On the other hand, he said, he’s concerned about, “the potential shareholder value creation that is currently being siphoned away from the equity to service that debt, as well as the underfunded pension."

In their note, the Robert W. Baird analysts stated that “The pension program has been frozen, but pension liabilities remain underfunded by $506 million. . . Brunswick plans to fully fund the pension with available cash, putting a strain on cash flows in the medium term.”

In addition to its debt and pension burdens, Brunswick confronts sluggish sales. In its first quarter of 2012, total sales slumped 1 percent to $974 million, and marine engine sales were down 2 percent to $489 million. Warm weather in the first quarter may have boosted business, but as Hardiman put it, “You don’t buy a boat just because of the weather. It’s the ultimate discretionary purchase.”

International sales in marine engine and boat sectors both dropped 7 percent in the first quarter of 2012. In a first quarter earnings conference call April 26, Chief Executive Officer Dustan McCoy noted that an uncertain European market will continue to be a challenge for the company so it intends to rely more heavily on U.S. markets.

Another drag on the corporation is the production of sterndrive engines, which fell in the aftermath of recession-driven plant consolidations. McCoy admitted he put customers and boat companies through “pain” when the corporation was slow to deliver the high-dollar sterndrive products. The sterndrive production issues could continue until 2013, acknowledged Peter Hamilton, chief financial officer, in the first quarter conference earnings call.

“Eventually [we’ll] see recovery in fiberglass boats,” analyst Hardiman said. “They’re the wealthier consumers and it’s hard to ever count them out.”

To be sure, Brunswick has come a long way from a near-disaster in the recession. In late 2008, the company’s stock price collapsed to $2.03 from $14.96 just a few months earlier. 2009 revenue dropped to $2.78 billion from $4.71 billion the prior year.
In the midst of the economic downturn, the corporation was forced to downsize.

From 2010 to 2011, Brunswick slashed North American boat manufacturing locations from 28 to 11, merged two U.S. engine plants, cut boats brands from 24 to 15, lowered model options by an average of 30 percent and laid off 46 percent of its U.S. workers. The company now employs 15,000 worldwide.

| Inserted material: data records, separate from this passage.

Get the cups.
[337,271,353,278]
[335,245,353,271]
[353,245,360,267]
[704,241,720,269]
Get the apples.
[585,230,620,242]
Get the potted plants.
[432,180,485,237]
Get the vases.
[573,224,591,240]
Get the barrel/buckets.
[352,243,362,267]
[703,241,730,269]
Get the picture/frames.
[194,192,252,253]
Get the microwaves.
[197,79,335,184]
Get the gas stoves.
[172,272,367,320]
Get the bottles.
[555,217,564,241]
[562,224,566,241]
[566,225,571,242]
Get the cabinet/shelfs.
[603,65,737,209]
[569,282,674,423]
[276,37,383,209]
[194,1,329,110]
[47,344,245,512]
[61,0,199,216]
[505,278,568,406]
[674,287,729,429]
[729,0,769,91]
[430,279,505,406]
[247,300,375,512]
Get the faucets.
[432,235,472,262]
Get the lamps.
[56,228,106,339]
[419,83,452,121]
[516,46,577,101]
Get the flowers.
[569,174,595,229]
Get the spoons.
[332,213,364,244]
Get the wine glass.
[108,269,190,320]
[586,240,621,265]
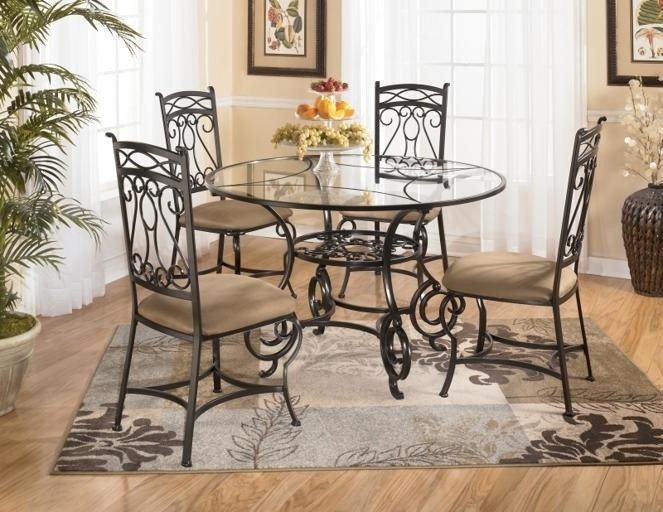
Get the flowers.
[624,73,663,188]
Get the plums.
[311,76,349,92]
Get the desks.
[204,154,507,400]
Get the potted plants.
[0,0,145,425]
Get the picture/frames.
[603,1,663,86]
[243,1,329,81]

The corporation posted losses in 2008, 2009 and 2010. 2011 was the first time the company made money, reporting earnings of $71.9 million, or 78 cents earnings per diluted share, bouncing back from a loss of $110.6 million, or a loss of $1.25 earnings per diluted share. 2011 sales also rebounded to $3.75 billion, up from $3.40 billion, and are expected to rise to $3.92 billion in 2012.

“I find Brunswick to be pure macro-play,” said Gerrick Johnson of BMO Capital Markets. The analyst went on to explain the company lacks a “hot products cycle” or “expanding demographics” that could protect it from potential slumps in the economy. His rating is neutral and he has a $24 price target, the lowest of all analysts.

Despite lingering problems, the company is moving forward with growth opportunities like the construction of a manufacturing plant in Brazil that will be able to produce more than 400 boats annually. Enhancements in its smaller divisions like the Life Fitness and Bowling and Billiards divisions are highlighted by new merchandise like the Lifescape, a “cardio experience” that features interactive, high-definition hiking, running and biking to famous spots around the world. The company also announced the opening of a 50,000-sqaure-foot Brunswick Zone XL's bowling and entertainment center in Colorado Springs, one of the largest Brunswick bowling and entertainment centers in the United States, Canada and Europe.